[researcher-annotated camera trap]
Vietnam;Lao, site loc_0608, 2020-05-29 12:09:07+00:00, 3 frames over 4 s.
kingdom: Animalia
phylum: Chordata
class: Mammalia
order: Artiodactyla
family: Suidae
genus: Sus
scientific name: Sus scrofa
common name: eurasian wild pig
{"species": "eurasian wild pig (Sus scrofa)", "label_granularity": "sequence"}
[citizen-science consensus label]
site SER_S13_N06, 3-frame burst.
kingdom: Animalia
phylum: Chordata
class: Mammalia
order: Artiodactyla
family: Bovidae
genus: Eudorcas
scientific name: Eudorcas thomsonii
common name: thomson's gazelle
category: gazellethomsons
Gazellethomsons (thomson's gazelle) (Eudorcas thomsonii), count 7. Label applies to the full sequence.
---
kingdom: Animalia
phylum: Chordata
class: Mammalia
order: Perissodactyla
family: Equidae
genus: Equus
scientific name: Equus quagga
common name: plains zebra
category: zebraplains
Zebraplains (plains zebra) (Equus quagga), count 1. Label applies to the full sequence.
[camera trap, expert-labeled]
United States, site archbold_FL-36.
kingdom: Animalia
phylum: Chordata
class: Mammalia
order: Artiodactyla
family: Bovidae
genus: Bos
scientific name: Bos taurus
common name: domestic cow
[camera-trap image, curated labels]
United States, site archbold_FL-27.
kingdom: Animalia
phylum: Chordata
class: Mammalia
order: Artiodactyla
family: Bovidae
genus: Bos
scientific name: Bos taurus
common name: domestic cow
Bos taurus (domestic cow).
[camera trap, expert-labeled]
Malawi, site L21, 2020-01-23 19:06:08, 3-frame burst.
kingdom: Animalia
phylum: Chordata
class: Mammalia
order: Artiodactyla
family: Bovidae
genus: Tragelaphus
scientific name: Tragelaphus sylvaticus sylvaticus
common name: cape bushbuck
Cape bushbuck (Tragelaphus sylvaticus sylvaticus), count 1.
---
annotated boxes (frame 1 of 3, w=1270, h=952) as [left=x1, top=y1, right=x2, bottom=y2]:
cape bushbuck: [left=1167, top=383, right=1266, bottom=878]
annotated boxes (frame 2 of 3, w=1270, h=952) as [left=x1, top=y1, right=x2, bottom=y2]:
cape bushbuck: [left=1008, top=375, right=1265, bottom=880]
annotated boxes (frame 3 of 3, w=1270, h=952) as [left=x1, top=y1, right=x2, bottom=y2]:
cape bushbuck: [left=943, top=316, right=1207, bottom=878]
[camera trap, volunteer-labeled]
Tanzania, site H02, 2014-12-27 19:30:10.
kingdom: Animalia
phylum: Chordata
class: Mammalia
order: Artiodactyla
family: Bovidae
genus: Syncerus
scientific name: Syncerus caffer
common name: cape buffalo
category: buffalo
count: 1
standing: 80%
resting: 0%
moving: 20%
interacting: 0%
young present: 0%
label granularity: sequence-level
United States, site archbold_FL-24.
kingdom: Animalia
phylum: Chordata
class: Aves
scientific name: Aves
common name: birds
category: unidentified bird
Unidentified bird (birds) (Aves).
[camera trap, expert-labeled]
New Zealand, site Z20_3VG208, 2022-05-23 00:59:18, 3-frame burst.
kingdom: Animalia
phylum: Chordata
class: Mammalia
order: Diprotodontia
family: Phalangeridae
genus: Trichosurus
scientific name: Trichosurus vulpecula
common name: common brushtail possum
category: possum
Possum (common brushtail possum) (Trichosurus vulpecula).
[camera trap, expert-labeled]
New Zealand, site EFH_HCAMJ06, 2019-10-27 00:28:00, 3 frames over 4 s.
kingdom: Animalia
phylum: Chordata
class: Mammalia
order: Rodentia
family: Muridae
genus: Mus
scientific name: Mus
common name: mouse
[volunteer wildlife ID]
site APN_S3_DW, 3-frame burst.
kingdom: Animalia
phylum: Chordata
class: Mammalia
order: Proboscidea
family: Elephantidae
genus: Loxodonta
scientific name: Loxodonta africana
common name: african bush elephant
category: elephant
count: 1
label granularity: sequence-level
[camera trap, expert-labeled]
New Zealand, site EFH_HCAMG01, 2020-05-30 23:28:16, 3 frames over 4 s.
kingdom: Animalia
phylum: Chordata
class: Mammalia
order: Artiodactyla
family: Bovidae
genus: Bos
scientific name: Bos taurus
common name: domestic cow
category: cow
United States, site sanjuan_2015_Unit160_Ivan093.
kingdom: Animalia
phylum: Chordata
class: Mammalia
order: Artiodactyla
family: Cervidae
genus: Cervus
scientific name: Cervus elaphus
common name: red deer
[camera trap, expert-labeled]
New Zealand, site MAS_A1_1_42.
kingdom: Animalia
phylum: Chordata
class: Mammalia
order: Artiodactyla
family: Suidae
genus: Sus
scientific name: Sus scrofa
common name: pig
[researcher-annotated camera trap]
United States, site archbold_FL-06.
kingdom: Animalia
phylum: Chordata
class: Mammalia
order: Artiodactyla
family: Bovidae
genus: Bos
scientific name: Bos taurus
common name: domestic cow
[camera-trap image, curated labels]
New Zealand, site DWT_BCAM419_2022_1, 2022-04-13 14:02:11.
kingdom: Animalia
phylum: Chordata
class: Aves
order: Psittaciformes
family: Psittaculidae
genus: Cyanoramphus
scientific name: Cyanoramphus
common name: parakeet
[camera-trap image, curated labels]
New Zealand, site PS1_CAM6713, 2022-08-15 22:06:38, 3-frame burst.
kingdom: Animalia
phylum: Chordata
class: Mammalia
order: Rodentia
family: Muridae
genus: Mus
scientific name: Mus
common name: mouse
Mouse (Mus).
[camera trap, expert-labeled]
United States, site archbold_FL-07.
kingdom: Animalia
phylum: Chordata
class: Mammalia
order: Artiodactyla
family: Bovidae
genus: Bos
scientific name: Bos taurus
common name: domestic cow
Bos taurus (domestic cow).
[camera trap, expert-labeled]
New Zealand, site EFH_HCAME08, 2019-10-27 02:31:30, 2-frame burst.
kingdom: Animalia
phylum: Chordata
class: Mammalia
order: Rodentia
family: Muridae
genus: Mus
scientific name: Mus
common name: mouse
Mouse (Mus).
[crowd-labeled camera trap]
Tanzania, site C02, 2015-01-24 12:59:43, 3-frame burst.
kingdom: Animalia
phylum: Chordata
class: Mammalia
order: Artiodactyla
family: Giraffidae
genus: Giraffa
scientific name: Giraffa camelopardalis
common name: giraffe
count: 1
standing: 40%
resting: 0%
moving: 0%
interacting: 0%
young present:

****************************************

The records above should all be quoted exactly, please.

[researcher-annotated camera trap]
Vietnam;Lao, site loc_0608, 2020-05-29 12:09:07+00:00, 3 frames over 4 s.
kingdom: Animalia
phylum: Chordata
class: Mammalia
order: Artiodactyla
family: Suidae
genus: Sus
scientific name: Sus scrofa
common name: eurasian wild pig
{"species": "eurasian wild pig (Sus scrofa)", "label_granularity": "sequence"}
[citizen-science consensus label]
site SER_S13_N06, 3-frame burst.
kingdom: Animalia
phylum: Chordata
class: Mammalia
order: Artiodactyla
family: Bovidae
genus: Eudorcas
scientific name: Eudorcas thomsonii
common name: thomson's gazelle
category: gazellethomsons
Gazellethomsons (thomson's gazelle) (Eudorcas thomsonii), count 7. Label applies to the full sequence.
---
kingdom: Animalia
phylum: Chordata
class: Mammalia
order: Perissodactyla
family: Equidae
genus: Equus
scientific name: Equus quagga
common name: plains zebra
category: zebraplains
Zebraplains (plains zebra) (Equus quagga), count 1. Label applies to the full sequence.
[camera trap, expert-labeled]
United States, site archbold_FL-36.
kingdom: Animalia
phylum: Chordata
class: Mammalia
order: Artiodactyla
family: Bovidae
genus: Bos
scientific name: Bos taurus
common name: domestic cow
[camera-trap image, curated labels]
United States, site archbold_FL-27.
kingdom: Animalia
phylum: Chordata
class: Mammalia
order: Artiodactyla
family: Bovidae
genus: Bos
scientific name: Bos taurus
common name: domestic cow
Bos taurus (domestic cow).
[camera trap, expert-labeled]
Malawi, site L21, 2020-01-23 19:06:08, 3-frame burst.
kingdom: Animalia
phylum: Chordata
class: Mammalia
order: Artiodactyla
family: Bovidae
genus: Tragelaphus
scientific name: Tragelaphus sylvaticus sylvaticus
common name: cape bushbuck
Cape bushbuck (Tragelaphus sylvaticus sylvaticus), count 1.
---
annotated boxes (frame 1 of 3, w=1270, h=952) as [left=x1, top=y1, right=x2, bottom=y2]:
cape bushbuck: [left=1167, top=383, right=1266, bottom=878]
annotated boxes (frame 2 of 3, w=1270, h=952) as [left=x1, top=y1, right=x2, bottom=y2]:
cape bushbuck: [left=1008, top=375, right=1265, bottom=880]
annotated boxes (frame 3 of 3, w=1270, h=952) as [left=x1, top=y1, right=x2, bottom=y2]:
cape bushbuck: [left=943, top=316, right=1207, bottom=878]
[camera trap, volunteer-labeled]
Tanzania, site H02, 2014-12-27 19:30:10.
kingdom: Animalia
phylum: Chordata
class: Mammalia
order: Artiodactyla
family: Bovidae
genus: Syncerus
scientific name: Syncerus caffer
common name: cape buffalo
category: buffalo
count: 1
standing: 80%
resting: 0%
moving: 20%
interacting: 0%
young present: 0%
label granularity: sequence-level
United States, site archbold_FL-24.
kingdom: Animalia
phylum: Chordata
class: Aves
scientific name: Aves
common name: birds
category: unidentified bird
Unidentified bird (birds) (Aves).
[camera trap, expert-labeled]
New Zealand, site Z20_3VG208, 2022-05-23 00:59:18, 3-frame burst.
kingdom: Animalia
phylum: Chordata
class: Mammalia
order: Diprotodontia
family: Phalangeridae
genus: Trichosurus
scientific name: Trichosurus vulpecula
common name: common brushtail possum
category: possum
Possum (common brushtail possum) (Trichosurus vulpecula).
[camera trap, expert-labeled]
New Zealand, site EFH_HCAMJ06, 2019-10-27 00:28:00, 3 frames over 4 s.
kingdom: Animalia
phylum: Chordata
class: Mammalia
order: Rodentia
family: Muridae
genus: Mus
scientific name: Mus
common name: mouse
[volunteer wildlife ID]
site APN_S3_DW, 3-frame burst.
kingdom: Animalia
phylum: Chordata
class: Mammalia
order: Proboscidea
family: Elephantidae
genus: Loxodonta
scientific name: Loxodonta africana
common name: african bush elephant
category: elephant
count: 1
label granularity: sequence-level
[camera trap, expert-labeled]
New Zealand, site EFH_HCAMG01, 2020-05-30 23:28:16, 3 frames over 4 s.
kingdom: Animalia
phylum: Chordata
class: Mammalia
order: Artiodactyla
family: Bovidae
genus: Bos
scientific name: Bos taurus
common name: domestic cow
category: cow
United States, site sanjuan_2015_Unit160_Ivan093.
kingdom: Animalia
phylum: Chordata
class: Mammalia
order: Artiodactyla
family: Cervidae
genus: Cervus
scientific name: Cervus elaphus
common name: red deer
[camera trap, expert-labeled]
New Zealand, site MAS_A1_1_42.
kingdom: Animalia
phylum: Chordata
class: Mammalia
order: Artiodactyla
family: Suidae
genus: Sus
scientific name: Sus scrofa
common name: pig
[researcher-annotated camera trap]
United States, site archbold_FL-06.
kingdom: Animalia
phylum: Chordata
class: Mammalia
order: Artiodactyla
family: Bovidae
genus: Bos
scientific name: Bos taurus
common name: domestic cow
[camera-trap image, curated labels]
New Zealand, site DWT_BCAM419_2022_1, 2022-04-13 14:02:11.
kingdom: Animalia
phylum: Chordata
class: Aves
order: Psittaciformes
family: Psittaculidae
genus: Cyanoramphus
scientific name: Cyanoramphus
common name: parakeet
[camera-trap image, curated labels]
New Zealand, site PS1_CAM6713, 2022-08-15 22:06:38, 3-frame burst.
kingdom: Animalia
phylum: Chordata
class: Mammalia
order: Rodentia
family: Muridae
genus: Mus
scientific name: Mus
common name: mouse
Mouse (Mus).
[camera trap, expert-labeled]
United States, site archbold_FL-07.
kingdom: Animalia
phylum: Chordata
class: Mammalia
order: Artiodactyla
family: Bovidae
genus: Bos
scientific name: Bos taurus
common name: domestic cow
Bos taurus (domestic cow).
[camera trap, expert-labeled]
New Zealand, site EFH_HCAME08, 2019-10-27 02:31:30, 2-frame burst.
kingdom: Animalia
phylum: Chordata
class: Mammalia
order: Rodentia
family: Muridae
genus: Mus
scientific name: Mus
common name: mouse
Mouse (Mus).
[crowd-labeled camera trap]
Tanzania, site C02, 2015-01-24 12:59:43, 3-frame burst.
kingdom: Animalia
phylum: Chordata
class: Mammalia
order: Artiodactyla
family: Giraffidae
genus: Giraffa
scientific name: Giraffa camelopardalis
common name: giraffe
count: 1
standing: 40%
resting: 0%
moving: 0%
interacting: 0%
young present:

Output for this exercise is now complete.